== Segment start ==

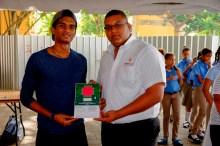 Adrián Martínez, ganador del primer lugar en Monster, recibe el premio de Phillipe Madé, de Xolutronic. Foto: R. Hernández.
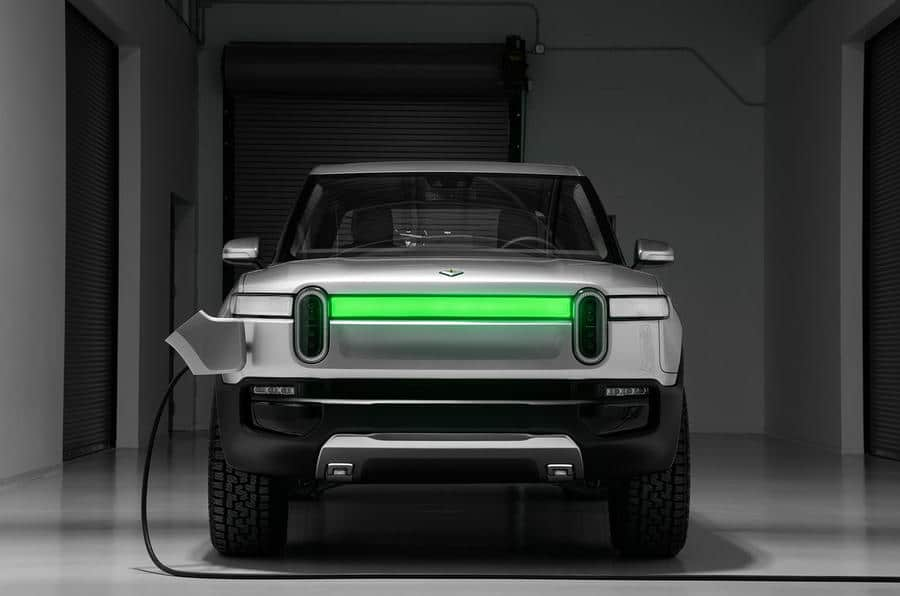 batteries recharge Rivian R1T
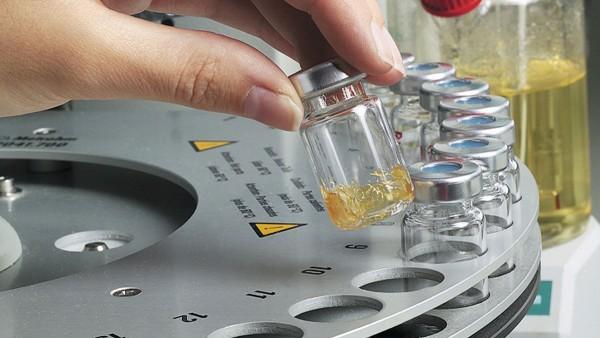 Schaeffler realiza ensayos con las grasas utilizadas en el propio laboratorio de lubricantes.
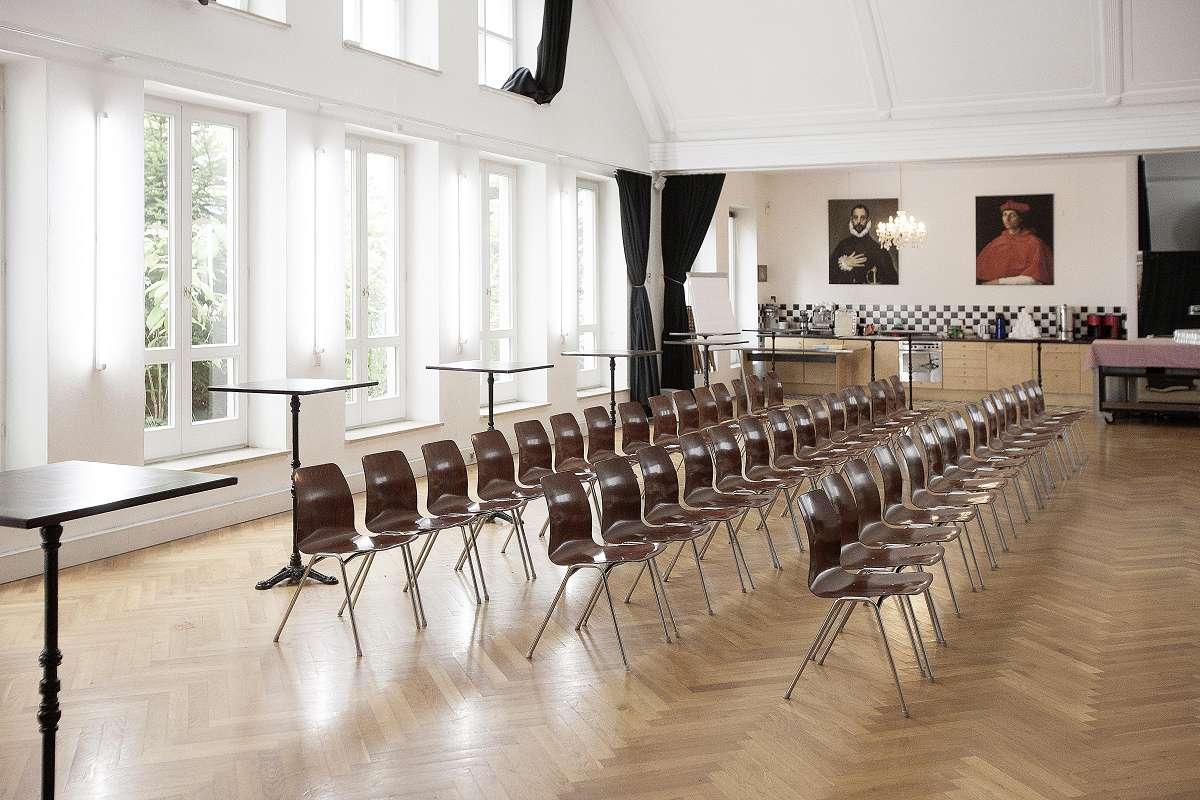 isartalstudio veranstaltungen |für seminare, pressekonferenzen, präsentationen ideal, mitten im glockenbachviertel, fünf minuten zu fuss in die isarauen. |pdf download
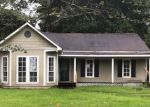 Foreclosed Home en STONE PINE DR, Greenwell Springs, LA - 70739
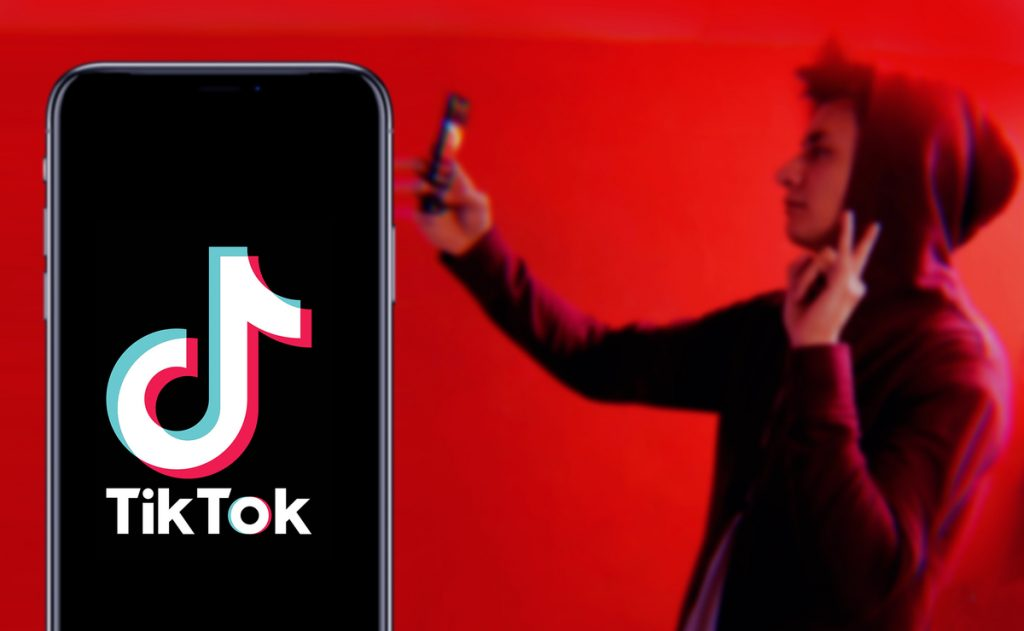 TikTok Launched First of Its Kind AR Filter Using iPhone 12 Pro LIDAR Sensor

== Segment end ==

## [TASK DIRECTIONS]
Print the entire listing above verbatim. No picture should be included.

## [RESPONSE BELOW]
 Adrián Martínez, ganador del primer lugar en Monster, recibe el premio de Phillipe Madé, de Xolutronic. Foto: R. Hernández.
 batteries recharge Rivian R1T
 Schaeffler realiza ensayos con las grasas utilizadas en el propio laboratorio de lubricantes.
 isartalstudio veranstaltungen |für seminare, pressekonferenzen, präsentationen ideal, mitten im glockenbachviertel, fünf minuten zu fuss in die isarauen. |pdf download
 Foreclosed Home en STONE PINE DR, Greenwell Springs, LA - 70739
 TikTok Launched First of Its Kind AR Filter Using iPhone 12 Pro LIDAR Sensor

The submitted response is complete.